Tout a un prix, et nous sommes en train de le payer. Je ne parle pas d'argent, une intervention même énergique du FMI n'empêchera pas le désastre. Il nous fallait jouir maintenant et sans entrave, si bien que nous ne nous sommes pas préoccupés des conséquences hautement prévisibles de notre lubricité. Nos poules ne pondant plus assez d’œufs, la main-d’œuvre vint à manquer. Nous dûmes importer des enfants exotiques, que nous n'avons ni choisis, ni élevés, ni éduqués. S'ils n'étaient que turbulents et un peu plus basanés que nous ne le sommes nous-mêmes, ce ne serait rien. Nous avons fait venir des enfants d'une culture un rien plus rigide que la nôtre ou moins engagée que nous dans le rayonnant avenir. Cette culture ne permet ni la contraception, ni l'avortement. Elle encourage qui pis est la reproduction, le nombre faisant la force (amère vérité que nous dégustons chaque jour un peu plus). Pour notre malheur, les poules de cette race-là sont fécondes à souhait et n'ont rien à faire dans la vie en dehors de s'arrondir neuf mois par an. Les nôtres ont le sein qui déborde outrageusement, mais le ventre triste. Quand elles enflent, c'est pour avoir trop bouffé, mal et n'importe quoi. Les petits blancs dans les maternités commencent donc à s'y faire rares. 
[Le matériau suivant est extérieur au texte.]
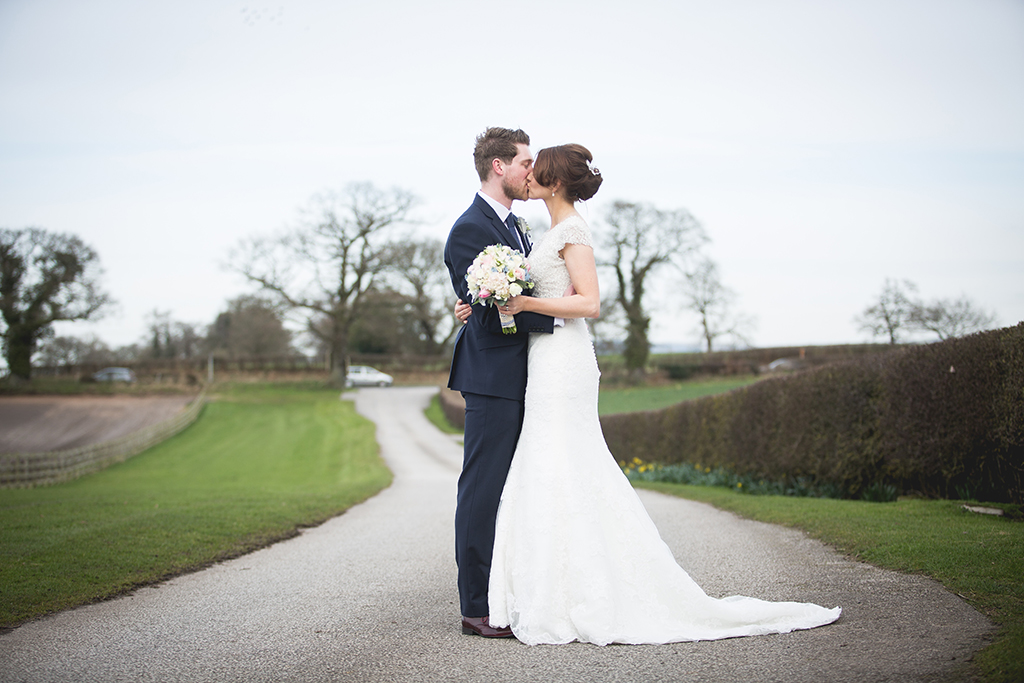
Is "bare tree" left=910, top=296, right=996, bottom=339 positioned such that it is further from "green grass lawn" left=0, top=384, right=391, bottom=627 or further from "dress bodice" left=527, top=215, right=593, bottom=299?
"dress bodice" left=527, top=215, right=593, bottom=299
C'est ainsi que, fatalement, en à peine trente années — allez, quarante, soyons larges —, nous sommes en déclin démographique, tandis que nos petites pousses d'importation croissent et se multiplient dans un joyeux désordre et avec la bénédiction fourbi et gourbi de nos autorités autant civiles que religieuses. Majoritaires, nous le sommes encore. Jusques à quand ? Moi qui suis vieux déjà sans être encore très vieux, je ne suis pas assuré de mourir entre nous, entre vieilles gens du pays. Il est même à peu près sûr que ceux-là qui auront la tâche de creuser ma tombe et d'y enfouir mon cercueil porteront des prénoms qui ne seront pas Charles, ni Louis, ni Henri, mais Momo, Moussa, Ibrahim, Salif. Vous me direz que dans l'état où je serai, ça ne me fera ni chaud, ni froid. N'empêche que ça me fait rudement chier. Là, aujourd'hui.

Je lis l'effroi dans vos yeux. Je vous ai coupé l'appétit et filé la pétoche. Vous me dites : « Il faut faire quelque chose ! » J'aimerais pouvoir vous rassurer, vous répondre, clin d’œil complice à l'appui : « On s'en occupe ! » Ce serait mentir. Cassandre a crié en vain, il est aphone désormais, malade, dégoûté. Ce n'est par contre pas mentir ni fantasmer que d'affirmer que tout cela découle non d'une naïveté, d'une implacable et sordide sottise de nos devanciers, mais d'un projet — froidement conçu, patiemment élaboré, rigoureusement suivi — de société universelle uniforme.